Traditionally, this sector has been more profitable than other aviation sectors, such as airlines, however underwriters, under pressure, are now focusing on addressing profitability across their whole portfolio.
Since our last publication there have been reports in the market of some significant losses in the aerospace infrastructure sector. In particular, a number of these look likely to impact on the manufacturers sub-sector.
The Southwest Airlines uncontained engine failure incident, which led to a fatality, may lead to other passenger and crew claims which could impact against the aircraft, engine and component manufacturers policies. We understand a loss reserve could reach USD 50 million.
The EC130 Helicopter crash in the Grand Canyon also looks likely to lead to plaintiff activity which will impact on the manufacturers policy. A reserve is estimated at USD 75 million.
The runway excursion of Embraer’s prototype KC-390 military aircraft in May, looks set to be a total loss under the manufacturers hull and liability policy and we understand that this could be reserved in excess of USD 100 million.

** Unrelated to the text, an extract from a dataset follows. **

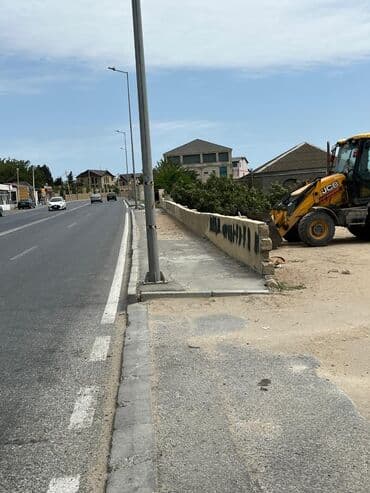 elşən süleymanov küçəsi: 21 sot, Kupça (Çıxarış) — 7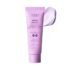 Dove Men+care Hydration Boost facewash for men, 100ml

Meanwhile, recent liberalization of grounding language within the manufacturer’s policies has coincided with some unusual potential liability losses presenting from the sector. Historically coverage within this sector was very restricted and as a result within the past three decades there have been only a handful of successful claims. However, more recently insurers have recognized the need to modernize coverage and this evolution has led to the inclusion of partial grounding/non-occurrence grounding and/or provided coverage resulting from non-performance of aircraft arising from the efficacy of parts manufactured.
While this enhanced coverage is beneficial to clients, we understand that there has been a number of grounding occurrences recently which could trigger claims under the extended language with loss reserves estimated in the range of USD 250-300 million (typical policy sub-limit of individual policies). However, dependent on the interpretation and circumstance of the respective dates of loss and/or occurrences it is possible that multiple policy years could be impacted.
Looking ahead what can we expect to see in this sector?
While as a whole capacity remains plentiful in the aerospace infrastructure sector, the market environment is becoming more challenging. These latest incidents and their potential reserving levels will further support the current resolve of underwriters, who are selective in their participation and seeking to increase prices.
In the manufacturers sub-sector, underwriters might typically be expected to review elements of coverage. However their ability to apply underwriting modifications will be fairly limited in the short term, since many manufacturer insurance programs are placed on 36 month, fixed price and coverage contracts.
In the current market, airports, service providers and non-critical products risks, with good loss ratios, which purchase lower limits and can be written on a 100% basis, remain attractive and will achieve the most competitive results.